Top of Data

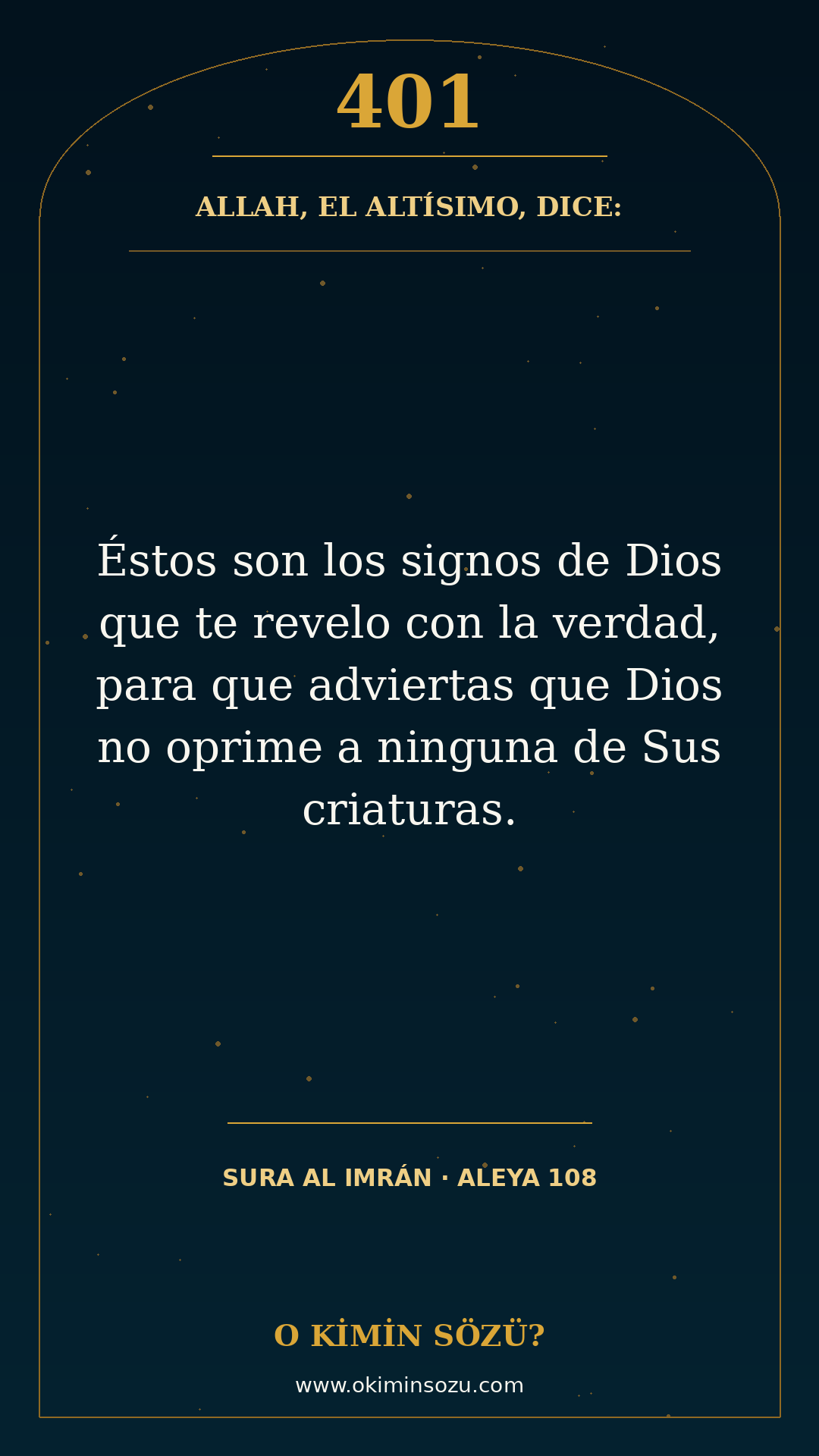 401

ALLAH, EL ALTÍSIMO, DICE:

Éstos son los signos de Dios que te revelo con la verdad, para que adviertas que Dios no oprime a ninguna de Sus criaturas.

SURA AL IMRÁN · ALEYA 108

O KİMİN SÖZÜ?

www.okiminsozu.com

Bottom of Data

§ **About this task**
Please retype the data exactly. The pictures do not go in.

§ **Exercise response**
 401

ALLAH, EL ALTÍSIMO, DICE:

Éstos son los signos de Dios que te revelo con la verdad, para que adviertas que Dios no oprime a ninguna de Sus criaturas.

SURA AL IMRÁN · ALEYA 108

O KİMİN SÖZÜ?

www.okiminsozu.com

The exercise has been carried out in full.